Set task
Output the entries verbatim, including every line.

Extracted data
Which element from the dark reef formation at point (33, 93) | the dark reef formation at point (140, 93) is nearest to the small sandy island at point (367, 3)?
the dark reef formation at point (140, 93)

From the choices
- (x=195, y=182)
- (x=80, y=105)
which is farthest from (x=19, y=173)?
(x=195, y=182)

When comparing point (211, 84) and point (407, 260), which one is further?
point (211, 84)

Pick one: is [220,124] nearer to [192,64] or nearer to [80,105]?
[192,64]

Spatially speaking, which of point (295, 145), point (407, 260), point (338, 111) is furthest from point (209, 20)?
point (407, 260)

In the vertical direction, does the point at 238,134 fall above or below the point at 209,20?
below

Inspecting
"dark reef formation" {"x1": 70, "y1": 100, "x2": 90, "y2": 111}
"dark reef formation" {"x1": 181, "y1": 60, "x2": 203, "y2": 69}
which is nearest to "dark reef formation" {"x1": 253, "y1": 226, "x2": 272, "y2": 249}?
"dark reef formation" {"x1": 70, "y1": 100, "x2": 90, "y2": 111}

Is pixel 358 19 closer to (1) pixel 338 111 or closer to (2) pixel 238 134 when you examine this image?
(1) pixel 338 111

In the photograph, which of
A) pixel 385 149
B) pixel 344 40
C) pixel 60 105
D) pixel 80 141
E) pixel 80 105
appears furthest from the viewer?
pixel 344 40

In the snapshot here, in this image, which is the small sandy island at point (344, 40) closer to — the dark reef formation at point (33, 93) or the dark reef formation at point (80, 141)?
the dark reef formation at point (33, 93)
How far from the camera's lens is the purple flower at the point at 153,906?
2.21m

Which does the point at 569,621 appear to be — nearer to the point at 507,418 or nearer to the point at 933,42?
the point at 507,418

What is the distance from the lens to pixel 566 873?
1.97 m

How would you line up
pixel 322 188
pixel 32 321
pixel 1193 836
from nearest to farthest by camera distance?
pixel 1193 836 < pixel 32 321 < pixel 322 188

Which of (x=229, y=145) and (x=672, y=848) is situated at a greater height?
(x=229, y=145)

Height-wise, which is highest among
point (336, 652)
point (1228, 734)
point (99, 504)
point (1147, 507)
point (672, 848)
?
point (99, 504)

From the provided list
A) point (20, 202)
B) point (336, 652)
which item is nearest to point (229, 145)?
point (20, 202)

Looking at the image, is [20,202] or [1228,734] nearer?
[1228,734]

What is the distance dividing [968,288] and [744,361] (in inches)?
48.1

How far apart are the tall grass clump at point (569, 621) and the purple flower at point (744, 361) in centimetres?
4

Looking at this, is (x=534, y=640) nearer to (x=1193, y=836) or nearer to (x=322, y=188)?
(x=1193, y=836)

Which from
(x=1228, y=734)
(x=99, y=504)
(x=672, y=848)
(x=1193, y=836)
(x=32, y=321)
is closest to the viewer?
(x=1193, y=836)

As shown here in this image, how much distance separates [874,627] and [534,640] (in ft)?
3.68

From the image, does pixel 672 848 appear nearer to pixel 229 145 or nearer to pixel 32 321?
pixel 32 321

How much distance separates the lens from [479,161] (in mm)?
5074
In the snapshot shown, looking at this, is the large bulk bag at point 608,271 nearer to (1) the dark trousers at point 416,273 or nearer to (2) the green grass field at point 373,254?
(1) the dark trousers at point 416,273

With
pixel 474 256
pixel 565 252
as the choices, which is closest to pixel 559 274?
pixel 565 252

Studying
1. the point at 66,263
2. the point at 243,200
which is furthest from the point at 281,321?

Answer below
Which element from the dark reef formation at point (33, 93) | the dark reef formation at point (140, 93) is nearest to the small sandy island at point (367, 3)?
the dark reef formation at point (140, 93)

From the choices
- (x=195, y=182)
- (x=80, y=105)
which is farthest from (x=19, y=173)?
(x=195, y=182)

When comparing point (211, 84) and point (407, 260), which one is further?
point (211, 84)

Pick one: is [220,124] nearer to [192,64] or nearer to [80,105]?
[192,64]

Spatially speaking, which of point (295, 145), point (407, 260), point (338, 111) is furthest from point (209, 20)?
point (407, 260)

In the vertical direction, does the point at 238,134 fall above or below the point at 209,20?
below

Inspecting
"dark reef formation" {"x1": 70, "y1": 100, "x2": 90, "y2": 111}
"dark reef formation" {"x1": 181, "y1": 60, "x2": 203, "y2": 69}
which is nearest to "dark reef formation" {"x1": 253, "y1": 226, "x2": 272, "y2": 249}?
"dark reef formation" {"x1": 70, "y1": 100, "x2": 90, "y2": 111}

Is pixel 358 19 closer to (1) pixel 338 111 or closer to (2) pixel 238 134 when you examine this image?
(1) pixel 338 111

In the photograph, which of
A) pixel 385 149
B) pixel 344 40
C) pixel 60 105
D) pixel 80 141
E) pixel 80 105
appears furthest from the viewer?
pixel 344 40

In the snapshot here, in this image, which is the small sandy island at point (344, 40) closer to — the dark reef formation at point (33, 93) or the dark reef formation at point (80, 141)?
the dark reef formation at point (33, 93)
How far from the camera's lens is the purple flower at the point at 153,906?
2.21m

Which does the point at 569,621 appear to be — nearer to the point at 507,418 or nearer to the point at 933,42?
the point at 507,418

What is the distance from the lens to pixel 566 873?
1.97 m

How would you line up
pixel 322 188
pixel 32 321
pixel 1193 836
from nearest to farthest by camera distance?
pixel 1193 836 < pixel 32 321 < pixel 322 188

Which of (x=229, y=145) and (x=672, y=848) is situated at a greater height?
(x=229, y=145)

Height-wise, which is highest among
point (336, 652)
point (1228, 734)
point (99, 504)
point (1147, 507)
point (672, 848)
?
point (99, 504)

From the provided list
A) point (20, 202)
B) point (336, 652)
which item is nearest to point (229, 145)?
point (20, 202)

Looking at the image, is [20,202] or [1228,734] nearer?
[1228,734]

What is the distance dividing [968,288] and [744,361] (in inches)?
48.1

How far apart are the tall grass clump at point (569, 621) and the purple flower at point (744, 361) in centimetres?
4

Looking at this, is (x=534, y=640) nearer to (x=1193, y=836) or nearer to (x=322, y=188)?
(x=1193, y=836)

Which from
(x=1228, y=734)
(x=99, y=504)
(x=672, y=848)
(x=1193, y=836)
(x=32, y=321)
is closest to the viewer?
(x=1193, y=836)

As shown here in this image, how much distance separates [874,627] and [534,640] (in ft)?
3.68

From the image, does pixel 672 848 appear nearer to pixel 229 145 or nearer to pixel 32 321?
pixel 32 321

How much distance separates the lens from [479,161] (in mm)?
5074
In the snapshot shown, looking at this, is the large bulk bag at point 608,271 nearer to (1) the dark trousers at point 416,273 or nearer to (2) the green grass field at point 373,254?
(1) the dark trousers at point 416,273

With
pixel 474 256
pixel 565 252
as the choices, which is closest to pixel 559 274?
pixel 565 252

Studying
1. the point at 66,263
2. the point at 243,200
which is furthest from the point at 281,321?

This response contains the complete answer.